2010 年 3 月 1 日 のアーカイブ

思いはあっても

2010 年 3 月 1 日 月曜日

 おばあさんが歩いています。重そうな荷物を持って歩いています。

 太郎くんは、そんなおばあさんをみかねて、思わず声をかけました。

  「おばあさん、どこまで行くんですか」
  「駅までですよ」
  「荷物、重そうですね。ぼくも駅まで行くので、もってあげますよ」
  「いえいえ、大丈夫ですよ。持てますよ」
  「えんりょしなくていいですよ、持ちますから・・・」

 そう言いながら、おばあさんの荷物を持とうとした太郎くんは、びっくりしました。

 (重い、重すぎる・・・この荷物!)

 おばあさんが持っているぐらいだから、とたかをくくっていたのですが、その重いことといったら・・・。

 みかねたおばあさんが

  「大丈夫です。重いけどもてますから。でも、その気持ち、うれしいですよ」

 そう言って、おばあさんはお礼を言って、重い荷物を持って駅まで歩いていきました。

 

 荷物を持とうとした太郎くんの志は立派です。ひとを思いやる心は、人類普遍の美徳だと思います。

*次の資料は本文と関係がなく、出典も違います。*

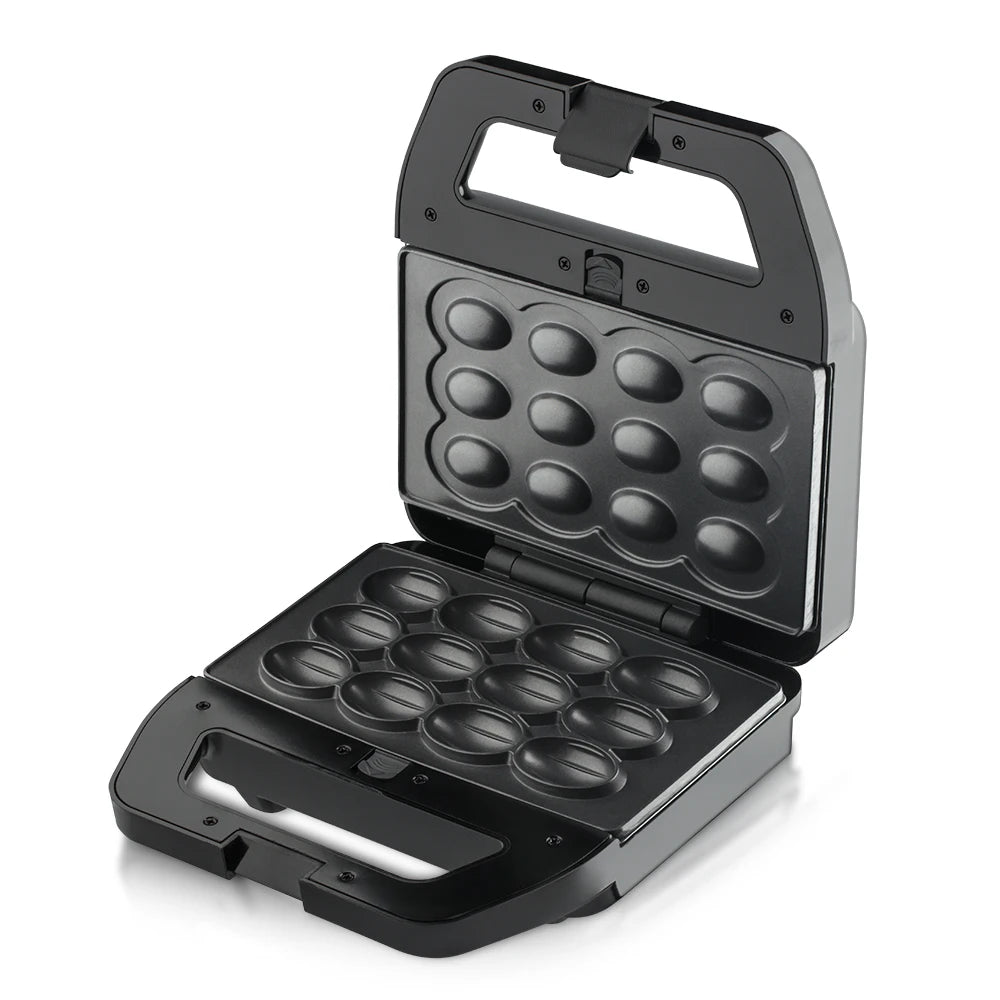 Small Kitchen Appliances Detachable 7 in 1 Home Use Sandwich Maker 2 Slices 4 Slices Waffle Sandwich Makers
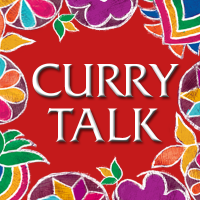 Curry Talk (@currytalk) 's Twitter Profile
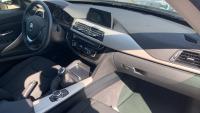 BMW Serie 3 318d Gran Turismo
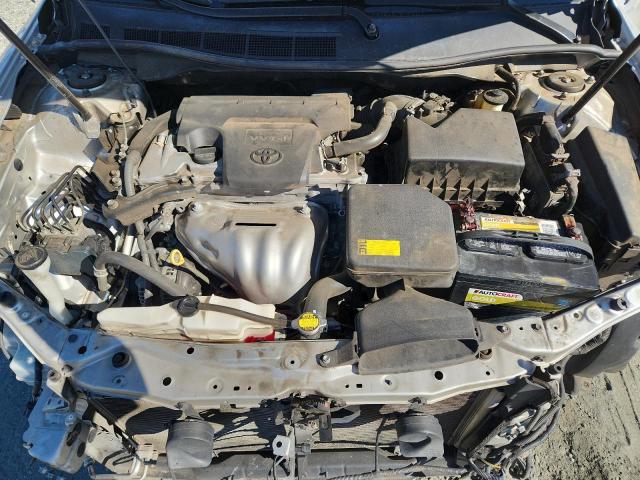 2014 TOYOTA CAMRY L #3278793644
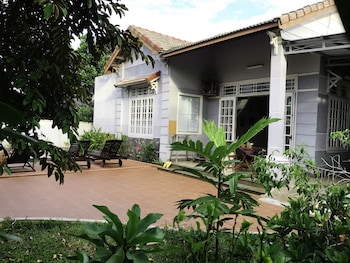 gingergrass homestay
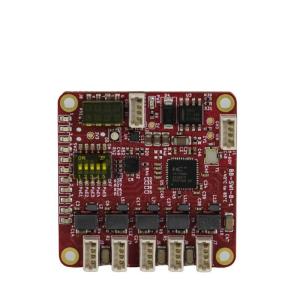 China Fast Turnaround Custom Robotics PCB Assembly With Full-turnkey PCBA Solution on sale China Fast Turnaround Custom Robotics PCB Assembly With Full-turnkey PCBA Solution on sale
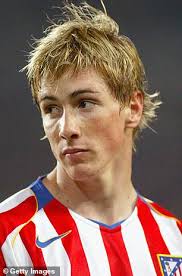 Fernando Torres retires after glittering 18-year career with Atletico  Madrid, Liverpool and Chelsea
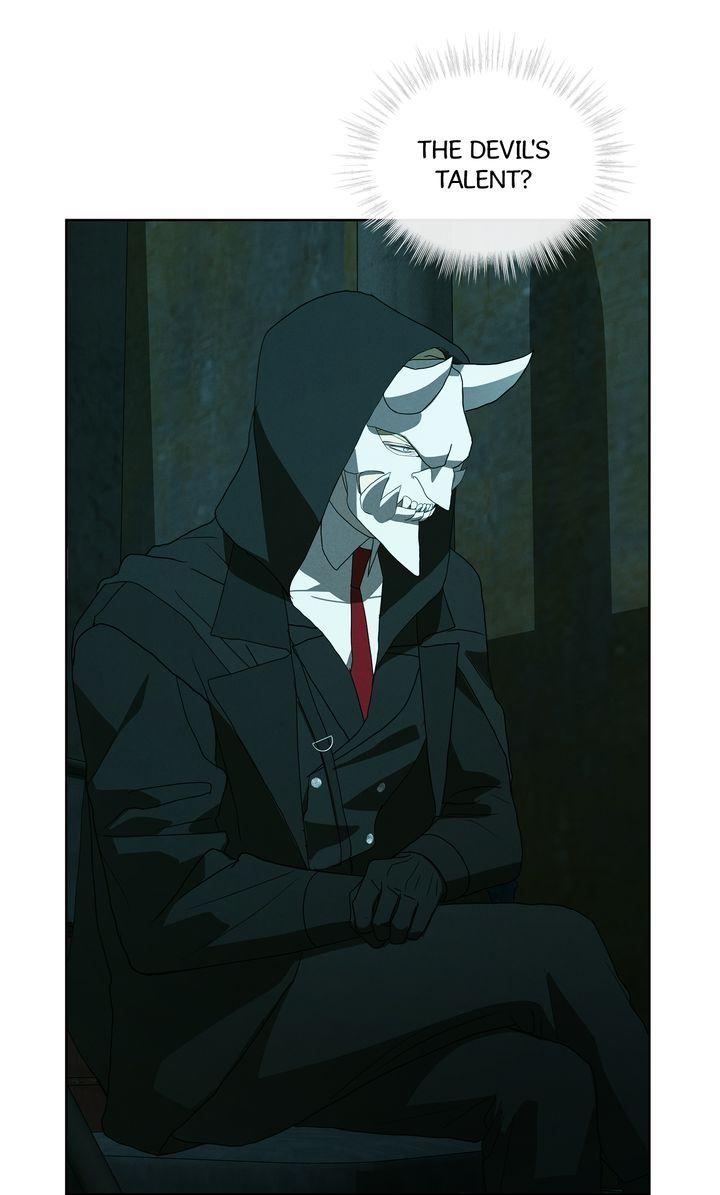 Queen of Snow Chapter 39 page 23 - 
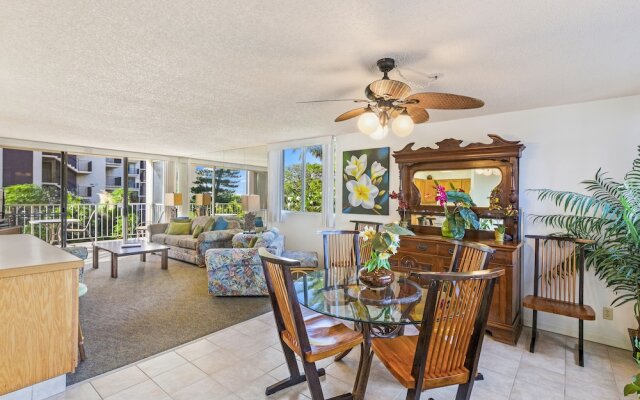 Royal Kahana Resort by rkmaui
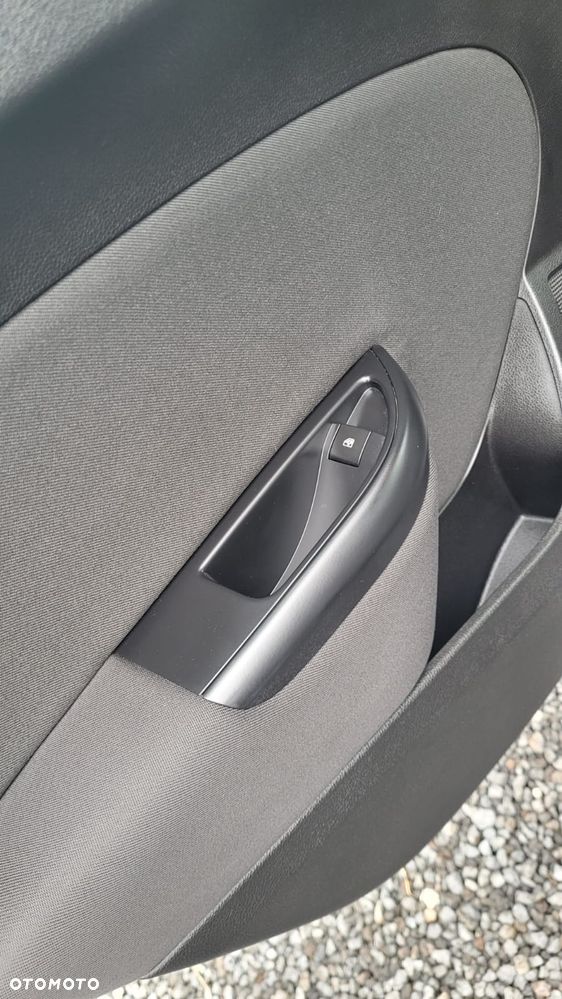 Opel Astra 1.6 Enjoy EU6 - 7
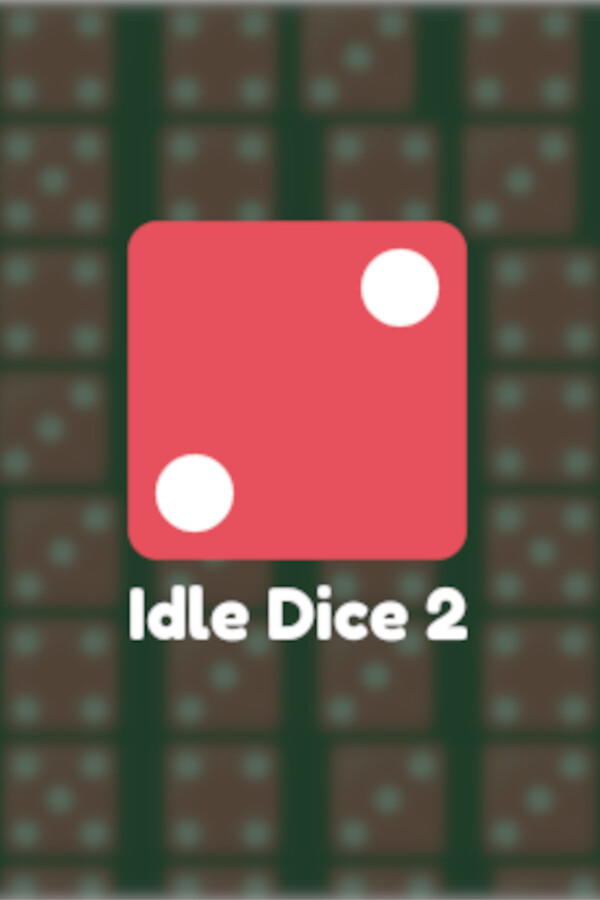 Idle Dice 2 Artwork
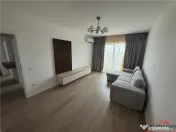 Apartament 2 camere, mobilat si utilat complex Express Resid 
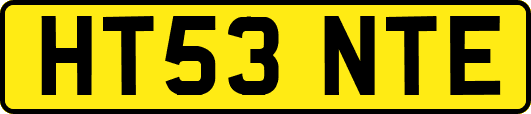 HT53NTE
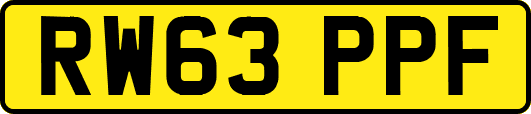 RW63PPF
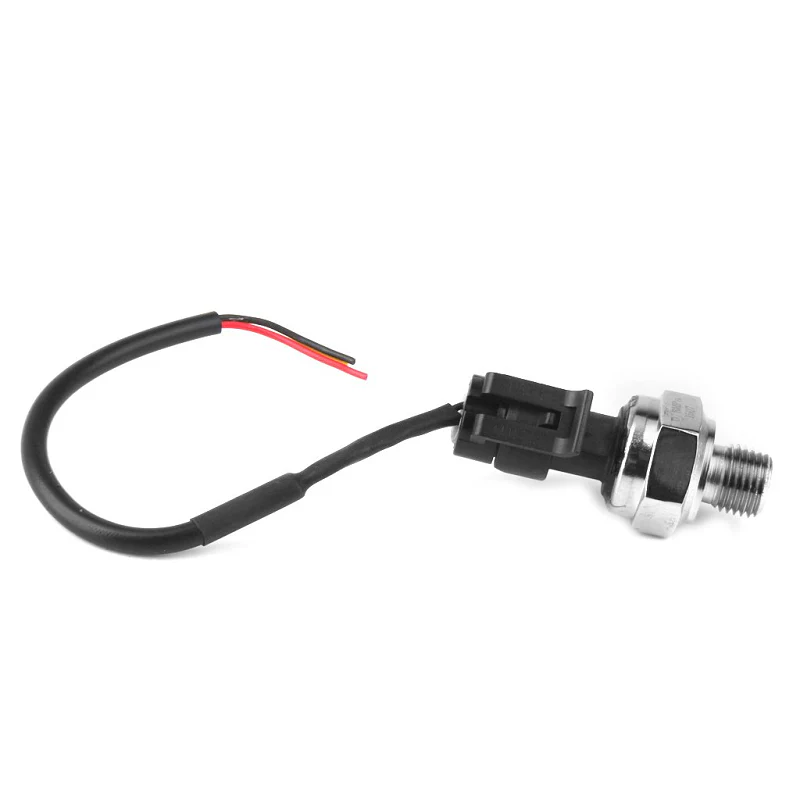 Stainless Steel Pressure Transducer Sensor - Image 2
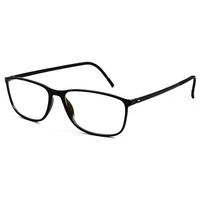 silhouette eyeglasses spx illusion fullrim 2888 6050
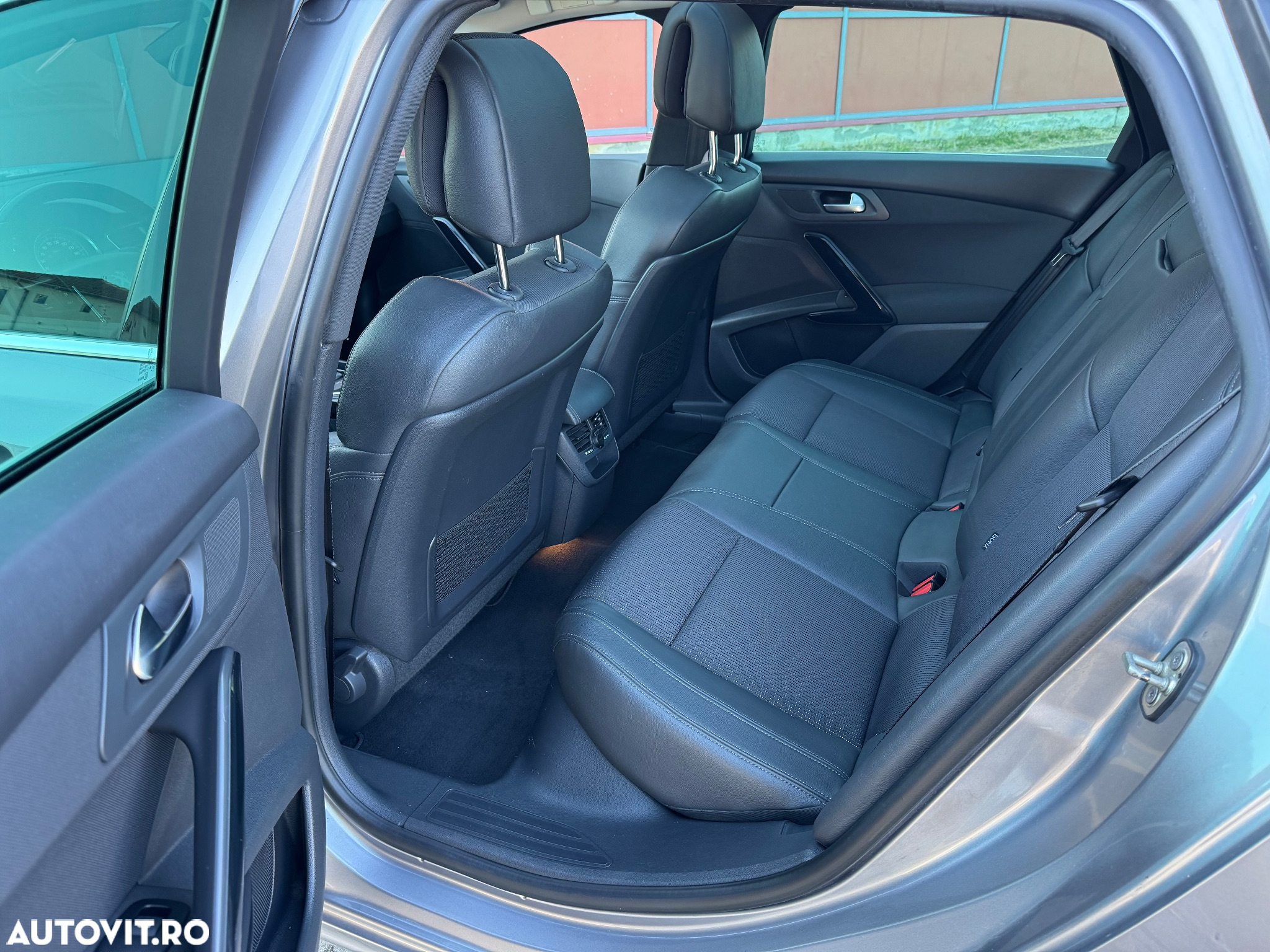 Peugeot 508 SW BlueHDi 180 EAT6 Stop&Start GT - 15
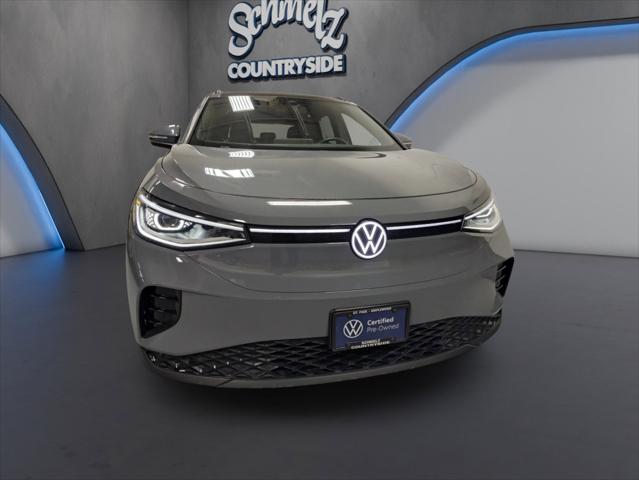 2024 Volkswagen ID.4 S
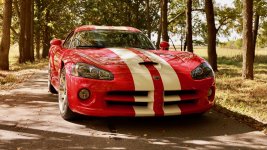 2006 Dodge Viper SRT-10 Coupe VCA Edition. (Mecum). - 1.jpeg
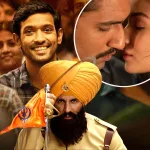 বাস্তব ঘটনা থেকে বড়পর্দায় অক্ষয়, বিক্রান্ত, আলিয়া— সত্যি কাহিনিকে জীবন্ত করেছেন যে বলিউড তারকারা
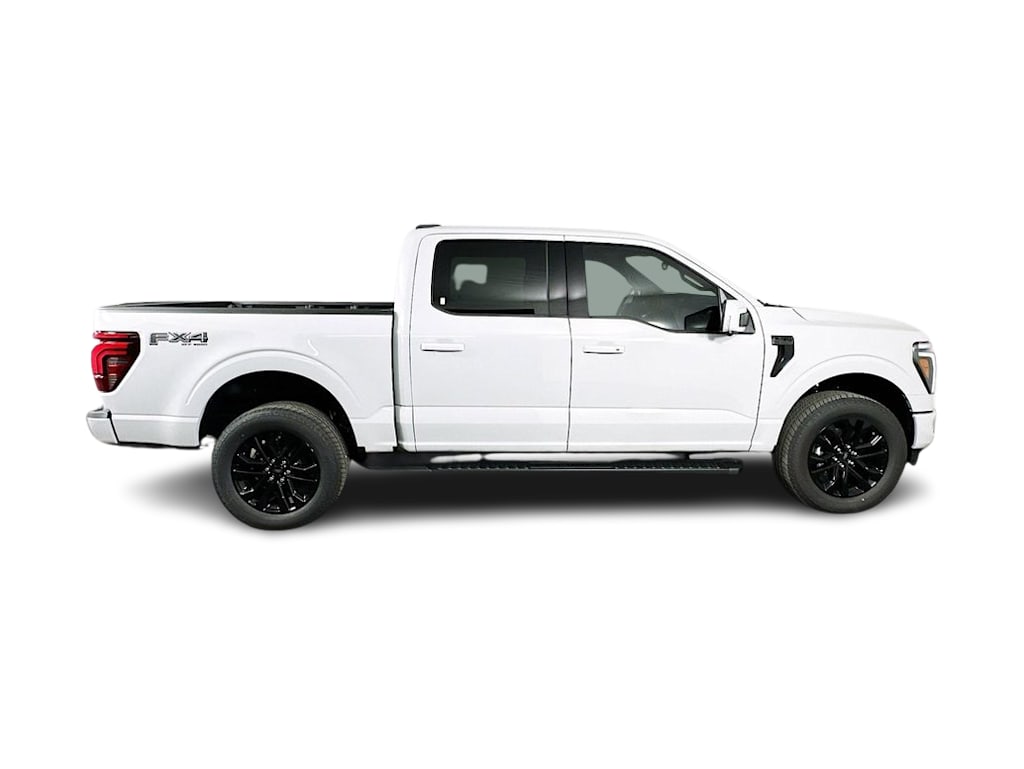 Thumbnail: 2026 Ford F-150 - 27
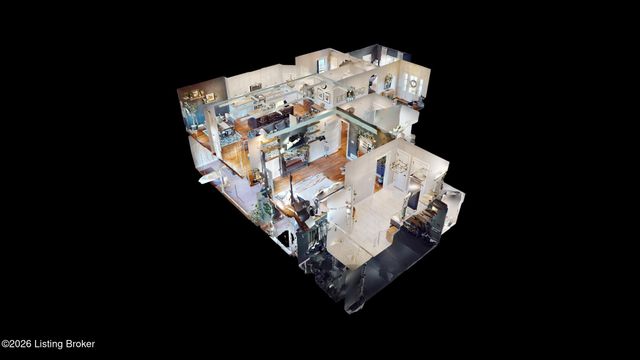 2902 Travis French Trail, Fisherville, KY 40023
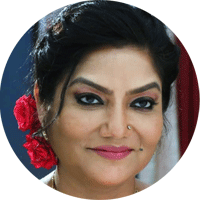 দোলন রায়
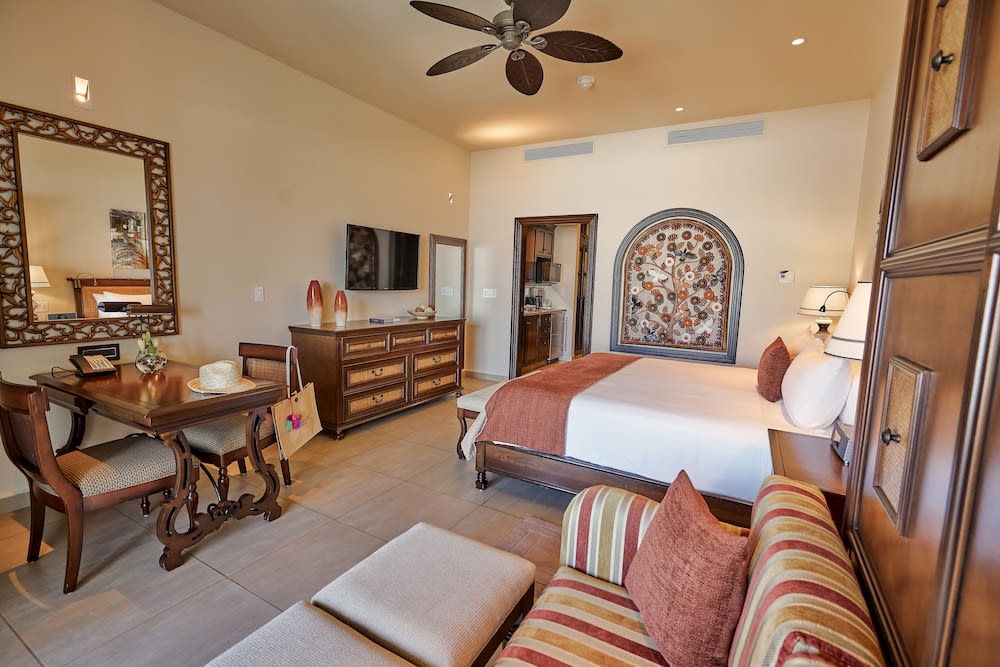 Grand Residences Riviera Cancun, All Inclusive 4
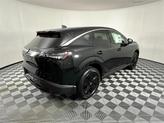 Thumbnail of 2025 Super Black Nissan Murano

 けれども、「思いはあっても力がともなわないと、人の役に立つことはできない」ということも、また事実です。

 勉強することは、頭を鍛えるということ。頭を鍛えるとできることの幅が広がっていきます。

 子どもたちには、「人を思いやる心」に加えて「人の役に立つ力」を身につけてほしいものです。